● **PROMPT**: Print verbatim every line starting at the one that contains "From the angle" and ending at the final line of the records; include both endpoints.

● **GIVEN DATA**:

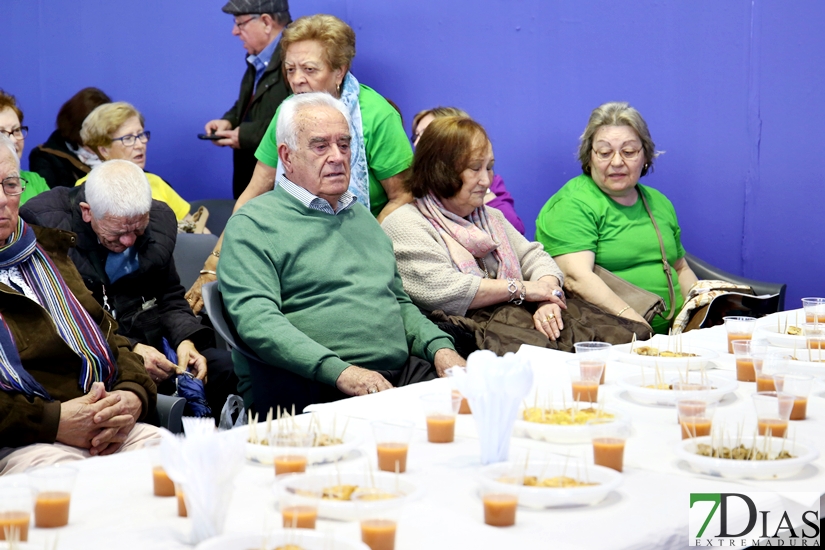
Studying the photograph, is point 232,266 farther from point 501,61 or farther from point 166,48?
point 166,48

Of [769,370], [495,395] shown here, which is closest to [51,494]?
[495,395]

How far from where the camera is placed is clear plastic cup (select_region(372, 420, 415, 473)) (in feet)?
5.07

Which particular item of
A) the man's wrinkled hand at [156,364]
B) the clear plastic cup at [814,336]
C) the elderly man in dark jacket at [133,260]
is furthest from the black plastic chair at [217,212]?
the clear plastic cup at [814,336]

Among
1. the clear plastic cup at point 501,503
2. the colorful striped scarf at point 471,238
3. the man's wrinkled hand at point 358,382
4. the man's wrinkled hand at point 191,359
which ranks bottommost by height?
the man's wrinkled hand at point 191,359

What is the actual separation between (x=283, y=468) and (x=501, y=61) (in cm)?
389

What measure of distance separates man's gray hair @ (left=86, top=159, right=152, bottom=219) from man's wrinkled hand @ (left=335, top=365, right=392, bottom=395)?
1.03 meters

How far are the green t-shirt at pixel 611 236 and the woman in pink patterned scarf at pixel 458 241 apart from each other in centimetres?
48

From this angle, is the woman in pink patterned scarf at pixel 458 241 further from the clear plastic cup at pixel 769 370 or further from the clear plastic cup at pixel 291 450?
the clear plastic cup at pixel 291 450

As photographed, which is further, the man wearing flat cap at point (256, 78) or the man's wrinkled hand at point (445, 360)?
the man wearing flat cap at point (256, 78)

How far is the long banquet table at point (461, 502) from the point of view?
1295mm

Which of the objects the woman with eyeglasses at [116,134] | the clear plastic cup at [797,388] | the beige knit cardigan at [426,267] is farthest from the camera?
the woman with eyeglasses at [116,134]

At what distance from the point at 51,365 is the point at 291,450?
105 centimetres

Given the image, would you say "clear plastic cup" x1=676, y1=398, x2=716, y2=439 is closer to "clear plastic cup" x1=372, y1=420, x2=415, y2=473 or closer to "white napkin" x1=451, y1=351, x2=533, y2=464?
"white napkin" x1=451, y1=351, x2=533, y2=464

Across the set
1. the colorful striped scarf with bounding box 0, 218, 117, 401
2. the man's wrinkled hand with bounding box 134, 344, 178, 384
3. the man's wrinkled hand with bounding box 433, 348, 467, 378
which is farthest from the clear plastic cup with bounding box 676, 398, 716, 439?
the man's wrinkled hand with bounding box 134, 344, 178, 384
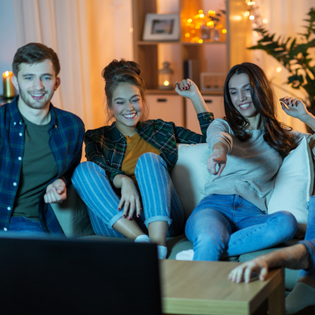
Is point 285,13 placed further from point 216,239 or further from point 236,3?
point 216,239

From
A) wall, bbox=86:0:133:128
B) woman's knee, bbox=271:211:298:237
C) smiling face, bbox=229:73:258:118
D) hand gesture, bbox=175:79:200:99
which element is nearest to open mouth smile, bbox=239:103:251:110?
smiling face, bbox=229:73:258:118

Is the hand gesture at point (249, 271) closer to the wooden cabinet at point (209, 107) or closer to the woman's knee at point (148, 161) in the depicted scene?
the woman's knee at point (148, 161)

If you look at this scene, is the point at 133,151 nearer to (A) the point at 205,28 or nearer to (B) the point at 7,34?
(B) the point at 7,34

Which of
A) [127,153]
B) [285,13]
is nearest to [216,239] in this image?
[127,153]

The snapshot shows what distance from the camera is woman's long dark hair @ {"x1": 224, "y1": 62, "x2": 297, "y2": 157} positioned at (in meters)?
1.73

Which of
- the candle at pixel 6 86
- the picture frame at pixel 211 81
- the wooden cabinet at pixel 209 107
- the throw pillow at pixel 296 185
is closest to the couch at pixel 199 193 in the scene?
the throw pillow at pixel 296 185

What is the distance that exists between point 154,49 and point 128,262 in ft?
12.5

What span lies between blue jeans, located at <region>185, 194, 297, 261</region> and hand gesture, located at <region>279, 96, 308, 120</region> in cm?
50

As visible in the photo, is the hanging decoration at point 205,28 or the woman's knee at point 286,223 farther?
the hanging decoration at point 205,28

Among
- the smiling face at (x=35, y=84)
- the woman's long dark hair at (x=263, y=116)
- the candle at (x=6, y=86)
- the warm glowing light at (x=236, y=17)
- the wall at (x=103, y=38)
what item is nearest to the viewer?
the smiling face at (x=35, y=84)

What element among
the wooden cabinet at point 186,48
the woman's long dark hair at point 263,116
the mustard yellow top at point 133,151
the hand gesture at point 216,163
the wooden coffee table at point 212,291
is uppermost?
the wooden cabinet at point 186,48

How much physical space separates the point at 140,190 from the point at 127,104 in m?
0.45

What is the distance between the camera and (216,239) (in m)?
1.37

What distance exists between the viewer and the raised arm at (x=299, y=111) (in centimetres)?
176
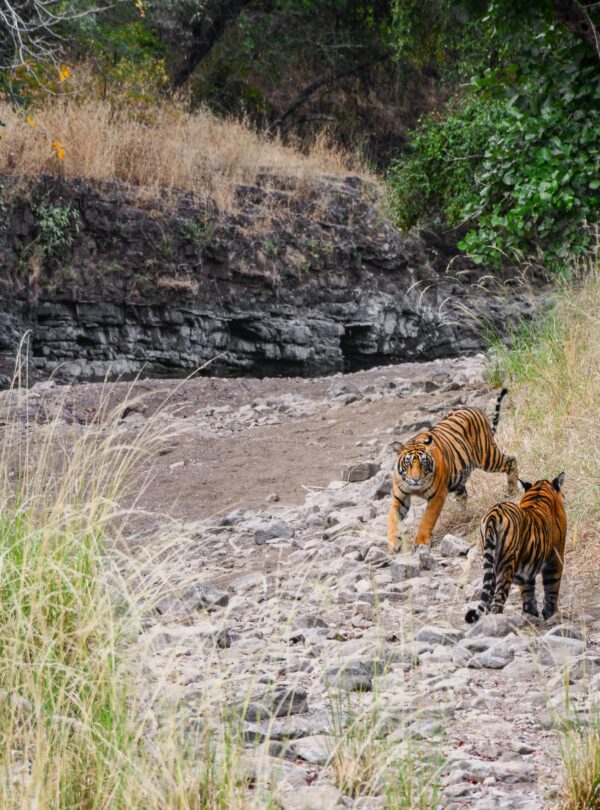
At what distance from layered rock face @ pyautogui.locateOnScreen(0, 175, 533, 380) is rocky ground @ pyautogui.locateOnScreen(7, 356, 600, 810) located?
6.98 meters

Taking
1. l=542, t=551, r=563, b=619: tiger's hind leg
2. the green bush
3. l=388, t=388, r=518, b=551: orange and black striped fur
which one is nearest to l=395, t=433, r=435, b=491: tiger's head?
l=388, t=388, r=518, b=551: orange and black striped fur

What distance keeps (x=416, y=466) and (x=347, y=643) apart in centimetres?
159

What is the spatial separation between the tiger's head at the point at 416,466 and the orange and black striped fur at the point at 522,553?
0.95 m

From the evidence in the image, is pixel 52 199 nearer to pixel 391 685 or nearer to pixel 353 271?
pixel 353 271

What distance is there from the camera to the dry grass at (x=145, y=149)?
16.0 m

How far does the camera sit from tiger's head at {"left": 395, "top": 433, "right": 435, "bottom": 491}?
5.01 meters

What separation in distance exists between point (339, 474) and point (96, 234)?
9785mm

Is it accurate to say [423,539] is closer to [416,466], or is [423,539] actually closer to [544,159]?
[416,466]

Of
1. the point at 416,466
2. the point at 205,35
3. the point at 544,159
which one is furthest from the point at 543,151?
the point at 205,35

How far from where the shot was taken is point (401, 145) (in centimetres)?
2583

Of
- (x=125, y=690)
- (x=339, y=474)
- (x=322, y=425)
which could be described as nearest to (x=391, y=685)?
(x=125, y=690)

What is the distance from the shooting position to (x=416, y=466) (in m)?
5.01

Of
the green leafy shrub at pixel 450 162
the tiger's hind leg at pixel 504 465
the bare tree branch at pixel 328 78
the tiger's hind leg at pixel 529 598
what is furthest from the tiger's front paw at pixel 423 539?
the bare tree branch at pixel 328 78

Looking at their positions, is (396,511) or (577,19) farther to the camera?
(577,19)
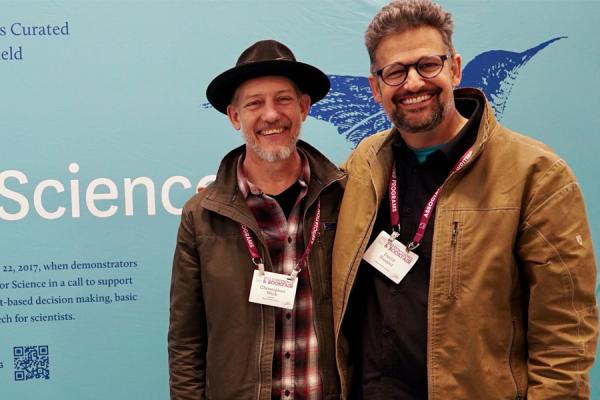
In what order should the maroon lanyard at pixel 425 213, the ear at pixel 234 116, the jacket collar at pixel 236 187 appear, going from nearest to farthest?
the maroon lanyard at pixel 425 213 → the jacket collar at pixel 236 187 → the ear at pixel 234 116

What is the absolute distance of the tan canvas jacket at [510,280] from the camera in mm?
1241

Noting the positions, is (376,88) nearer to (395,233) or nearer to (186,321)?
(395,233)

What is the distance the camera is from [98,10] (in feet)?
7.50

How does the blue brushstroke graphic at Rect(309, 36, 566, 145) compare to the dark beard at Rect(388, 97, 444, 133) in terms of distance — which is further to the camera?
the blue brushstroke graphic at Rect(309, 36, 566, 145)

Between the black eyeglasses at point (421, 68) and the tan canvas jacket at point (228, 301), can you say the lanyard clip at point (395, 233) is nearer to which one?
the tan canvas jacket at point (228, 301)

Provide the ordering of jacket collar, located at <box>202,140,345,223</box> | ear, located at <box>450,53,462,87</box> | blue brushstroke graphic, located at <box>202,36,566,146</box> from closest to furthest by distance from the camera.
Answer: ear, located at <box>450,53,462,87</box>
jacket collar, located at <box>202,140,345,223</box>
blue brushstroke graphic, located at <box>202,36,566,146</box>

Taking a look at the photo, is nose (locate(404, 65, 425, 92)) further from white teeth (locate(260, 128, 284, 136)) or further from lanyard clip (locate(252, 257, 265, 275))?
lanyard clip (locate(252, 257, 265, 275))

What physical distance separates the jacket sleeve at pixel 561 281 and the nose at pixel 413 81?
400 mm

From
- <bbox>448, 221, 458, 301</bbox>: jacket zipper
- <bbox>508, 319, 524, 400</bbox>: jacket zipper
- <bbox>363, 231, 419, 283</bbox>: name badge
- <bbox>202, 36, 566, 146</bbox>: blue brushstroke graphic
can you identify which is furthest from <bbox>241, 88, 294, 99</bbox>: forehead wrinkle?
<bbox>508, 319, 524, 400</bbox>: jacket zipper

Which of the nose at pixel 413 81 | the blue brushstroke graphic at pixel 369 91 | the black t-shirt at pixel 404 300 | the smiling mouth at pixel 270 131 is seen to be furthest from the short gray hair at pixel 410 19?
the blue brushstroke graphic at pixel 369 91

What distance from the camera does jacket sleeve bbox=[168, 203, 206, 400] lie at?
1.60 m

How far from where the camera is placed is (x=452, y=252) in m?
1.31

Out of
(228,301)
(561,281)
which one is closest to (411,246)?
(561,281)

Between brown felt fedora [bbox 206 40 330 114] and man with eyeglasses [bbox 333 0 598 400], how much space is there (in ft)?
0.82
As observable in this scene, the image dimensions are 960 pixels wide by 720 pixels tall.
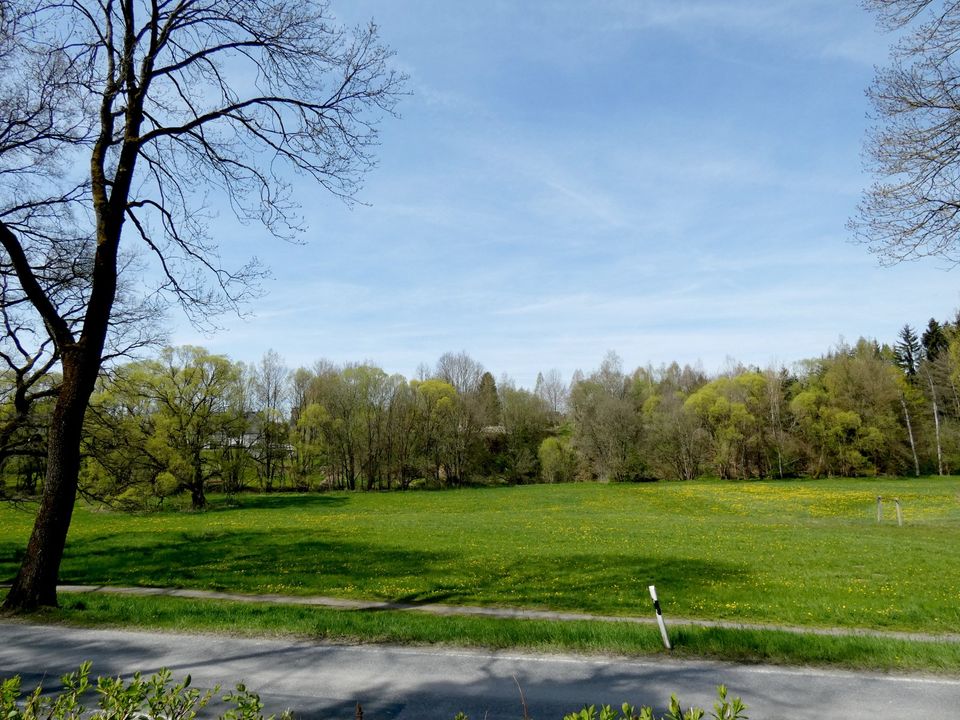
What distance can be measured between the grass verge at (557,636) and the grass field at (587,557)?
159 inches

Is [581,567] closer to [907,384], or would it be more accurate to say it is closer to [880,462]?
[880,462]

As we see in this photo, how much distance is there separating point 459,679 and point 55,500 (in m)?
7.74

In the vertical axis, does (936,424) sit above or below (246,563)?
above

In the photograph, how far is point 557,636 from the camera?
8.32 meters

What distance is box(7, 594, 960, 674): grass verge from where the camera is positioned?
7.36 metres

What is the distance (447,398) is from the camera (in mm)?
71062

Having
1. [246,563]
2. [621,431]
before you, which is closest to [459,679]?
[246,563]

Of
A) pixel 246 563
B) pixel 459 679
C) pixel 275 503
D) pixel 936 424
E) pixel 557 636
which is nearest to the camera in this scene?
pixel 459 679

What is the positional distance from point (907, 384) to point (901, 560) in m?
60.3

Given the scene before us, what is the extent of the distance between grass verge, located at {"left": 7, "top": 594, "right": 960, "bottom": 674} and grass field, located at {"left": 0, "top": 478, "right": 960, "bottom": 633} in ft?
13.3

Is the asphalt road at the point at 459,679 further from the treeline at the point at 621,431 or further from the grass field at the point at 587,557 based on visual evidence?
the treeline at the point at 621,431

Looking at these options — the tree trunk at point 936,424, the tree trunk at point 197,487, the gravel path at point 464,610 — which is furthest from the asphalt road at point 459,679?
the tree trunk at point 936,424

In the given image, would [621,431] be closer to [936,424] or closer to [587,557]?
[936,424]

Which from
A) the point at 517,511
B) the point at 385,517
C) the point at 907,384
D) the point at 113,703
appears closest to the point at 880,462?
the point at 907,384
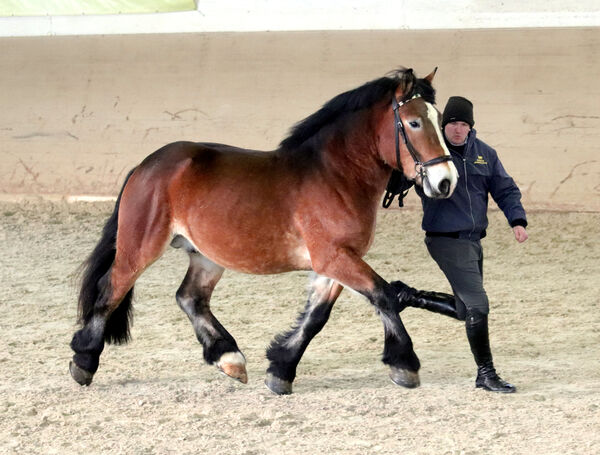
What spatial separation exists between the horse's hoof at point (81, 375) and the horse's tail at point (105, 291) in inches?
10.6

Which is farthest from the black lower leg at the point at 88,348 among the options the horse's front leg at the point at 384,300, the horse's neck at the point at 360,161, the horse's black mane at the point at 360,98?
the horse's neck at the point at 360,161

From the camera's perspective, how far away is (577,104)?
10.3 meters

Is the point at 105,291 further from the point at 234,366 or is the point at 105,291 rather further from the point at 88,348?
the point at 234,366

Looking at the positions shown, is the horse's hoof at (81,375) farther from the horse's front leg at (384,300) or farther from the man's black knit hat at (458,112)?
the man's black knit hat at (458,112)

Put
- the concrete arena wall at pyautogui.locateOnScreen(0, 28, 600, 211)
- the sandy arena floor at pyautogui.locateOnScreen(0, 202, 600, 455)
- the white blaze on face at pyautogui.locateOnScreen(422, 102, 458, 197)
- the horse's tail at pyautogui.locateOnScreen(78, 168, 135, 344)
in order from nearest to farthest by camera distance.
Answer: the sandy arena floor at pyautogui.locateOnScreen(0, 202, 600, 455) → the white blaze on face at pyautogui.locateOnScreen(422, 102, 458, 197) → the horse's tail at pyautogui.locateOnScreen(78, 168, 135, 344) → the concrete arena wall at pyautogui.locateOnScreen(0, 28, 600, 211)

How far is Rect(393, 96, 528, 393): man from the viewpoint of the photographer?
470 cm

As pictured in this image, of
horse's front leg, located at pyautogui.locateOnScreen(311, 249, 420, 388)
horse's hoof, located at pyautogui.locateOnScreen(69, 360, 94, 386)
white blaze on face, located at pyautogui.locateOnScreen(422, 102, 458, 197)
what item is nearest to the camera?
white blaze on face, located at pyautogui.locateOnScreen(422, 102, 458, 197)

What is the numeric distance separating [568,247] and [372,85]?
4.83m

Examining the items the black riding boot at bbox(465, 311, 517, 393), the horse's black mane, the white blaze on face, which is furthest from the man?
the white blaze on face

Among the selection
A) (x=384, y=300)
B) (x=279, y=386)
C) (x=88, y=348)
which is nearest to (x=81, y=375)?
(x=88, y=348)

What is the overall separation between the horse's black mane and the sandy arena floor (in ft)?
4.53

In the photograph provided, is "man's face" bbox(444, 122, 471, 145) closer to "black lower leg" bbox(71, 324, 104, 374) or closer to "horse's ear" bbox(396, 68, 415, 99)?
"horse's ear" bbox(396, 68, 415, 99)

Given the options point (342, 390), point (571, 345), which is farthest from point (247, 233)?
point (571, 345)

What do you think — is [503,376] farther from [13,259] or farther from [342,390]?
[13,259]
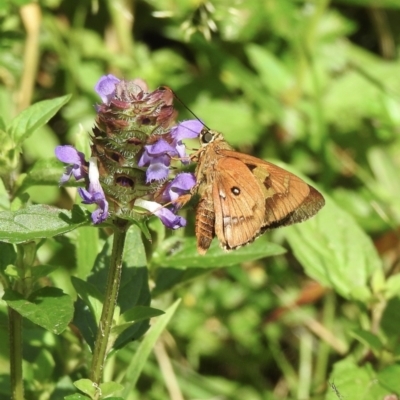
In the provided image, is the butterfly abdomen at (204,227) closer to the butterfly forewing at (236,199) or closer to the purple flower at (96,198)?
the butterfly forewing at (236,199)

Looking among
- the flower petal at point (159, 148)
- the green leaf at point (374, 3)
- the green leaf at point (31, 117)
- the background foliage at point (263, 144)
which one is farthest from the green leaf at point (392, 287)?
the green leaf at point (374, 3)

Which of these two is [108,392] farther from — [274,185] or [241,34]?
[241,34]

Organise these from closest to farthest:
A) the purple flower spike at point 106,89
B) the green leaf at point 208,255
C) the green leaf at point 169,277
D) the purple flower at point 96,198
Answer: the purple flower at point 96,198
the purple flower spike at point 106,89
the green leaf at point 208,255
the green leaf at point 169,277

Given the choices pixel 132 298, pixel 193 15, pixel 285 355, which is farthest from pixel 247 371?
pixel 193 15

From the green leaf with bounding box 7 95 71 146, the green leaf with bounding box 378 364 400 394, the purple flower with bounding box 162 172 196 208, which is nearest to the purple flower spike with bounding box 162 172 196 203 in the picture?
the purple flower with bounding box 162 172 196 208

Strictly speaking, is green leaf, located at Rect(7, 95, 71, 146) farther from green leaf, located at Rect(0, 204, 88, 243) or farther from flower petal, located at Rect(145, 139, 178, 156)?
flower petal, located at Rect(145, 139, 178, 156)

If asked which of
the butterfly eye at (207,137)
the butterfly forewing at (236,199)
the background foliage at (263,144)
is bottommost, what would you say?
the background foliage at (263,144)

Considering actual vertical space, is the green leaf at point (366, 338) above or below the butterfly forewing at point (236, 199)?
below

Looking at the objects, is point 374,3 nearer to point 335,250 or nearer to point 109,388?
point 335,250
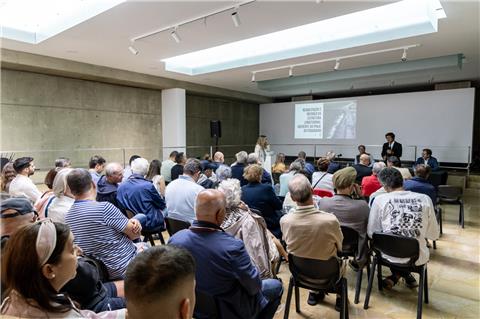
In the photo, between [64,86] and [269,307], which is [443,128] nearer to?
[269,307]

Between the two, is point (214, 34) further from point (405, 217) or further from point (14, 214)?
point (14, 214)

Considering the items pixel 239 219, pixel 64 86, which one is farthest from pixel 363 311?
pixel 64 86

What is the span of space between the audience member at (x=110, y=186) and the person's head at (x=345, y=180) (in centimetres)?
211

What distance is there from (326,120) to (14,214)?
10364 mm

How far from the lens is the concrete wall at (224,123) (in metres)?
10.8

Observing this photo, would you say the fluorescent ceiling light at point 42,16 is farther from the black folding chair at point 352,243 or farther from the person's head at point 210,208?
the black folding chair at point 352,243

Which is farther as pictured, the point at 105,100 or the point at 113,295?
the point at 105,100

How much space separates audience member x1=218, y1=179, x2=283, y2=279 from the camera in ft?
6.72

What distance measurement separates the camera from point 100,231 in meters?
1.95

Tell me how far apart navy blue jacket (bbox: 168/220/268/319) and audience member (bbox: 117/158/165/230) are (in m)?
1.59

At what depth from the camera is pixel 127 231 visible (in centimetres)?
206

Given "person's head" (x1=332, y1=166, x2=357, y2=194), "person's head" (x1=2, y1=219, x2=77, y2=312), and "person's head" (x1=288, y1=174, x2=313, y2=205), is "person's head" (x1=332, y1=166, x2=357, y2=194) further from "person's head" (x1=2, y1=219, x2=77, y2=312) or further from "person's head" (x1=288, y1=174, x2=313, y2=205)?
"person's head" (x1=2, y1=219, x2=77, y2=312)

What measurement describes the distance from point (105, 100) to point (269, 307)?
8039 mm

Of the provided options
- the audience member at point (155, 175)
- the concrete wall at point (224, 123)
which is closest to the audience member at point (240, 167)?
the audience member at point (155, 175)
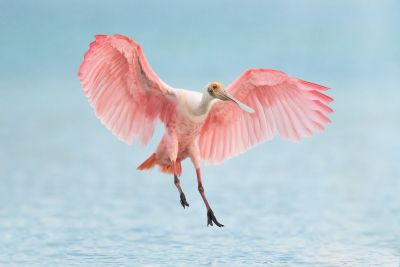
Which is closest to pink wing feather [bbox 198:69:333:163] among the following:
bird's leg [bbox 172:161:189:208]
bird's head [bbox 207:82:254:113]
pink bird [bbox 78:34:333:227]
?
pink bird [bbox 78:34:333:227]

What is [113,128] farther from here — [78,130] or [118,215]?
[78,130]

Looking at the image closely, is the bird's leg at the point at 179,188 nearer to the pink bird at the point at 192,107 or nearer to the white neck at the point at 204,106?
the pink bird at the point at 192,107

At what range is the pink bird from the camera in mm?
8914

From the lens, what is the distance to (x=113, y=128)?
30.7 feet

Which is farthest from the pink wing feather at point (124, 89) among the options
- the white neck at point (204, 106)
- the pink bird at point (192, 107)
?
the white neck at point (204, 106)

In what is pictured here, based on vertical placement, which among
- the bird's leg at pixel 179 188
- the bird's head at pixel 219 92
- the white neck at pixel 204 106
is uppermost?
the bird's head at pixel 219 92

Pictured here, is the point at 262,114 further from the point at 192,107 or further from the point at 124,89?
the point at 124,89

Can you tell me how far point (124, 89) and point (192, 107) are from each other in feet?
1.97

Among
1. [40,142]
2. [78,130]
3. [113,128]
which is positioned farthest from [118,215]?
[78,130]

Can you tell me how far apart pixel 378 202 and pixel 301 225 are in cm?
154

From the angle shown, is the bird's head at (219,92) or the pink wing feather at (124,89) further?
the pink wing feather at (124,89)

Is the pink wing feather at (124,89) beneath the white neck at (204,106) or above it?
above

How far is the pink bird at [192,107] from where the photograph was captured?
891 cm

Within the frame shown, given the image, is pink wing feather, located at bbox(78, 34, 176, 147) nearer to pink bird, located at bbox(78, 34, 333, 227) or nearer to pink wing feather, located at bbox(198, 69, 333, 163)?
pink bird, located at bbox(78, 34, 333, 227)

● **EXPECTED ANSWER**:
From the angle shown, is the bird's head at (219,92) or the pink wing feather at (124,89) further?
the pink wing feather at (124,89)

Is the pink wing feather at (124,89) beneath the white neck at (204,106) or above it?
above

How far is the pink bird at [192,107] from where the photograph was captured?
891 cm

Within the frame shown, given the image, is pink wing feather, located at bbox(78, 34, 176, 147) nearer to pink bird, located at bbox(78, 34, 333, 227) or nearer to pink wing feather, located at bbox(198, 69, 333, 163)?
pink bird, located at bbox(78, 34, 333, 227)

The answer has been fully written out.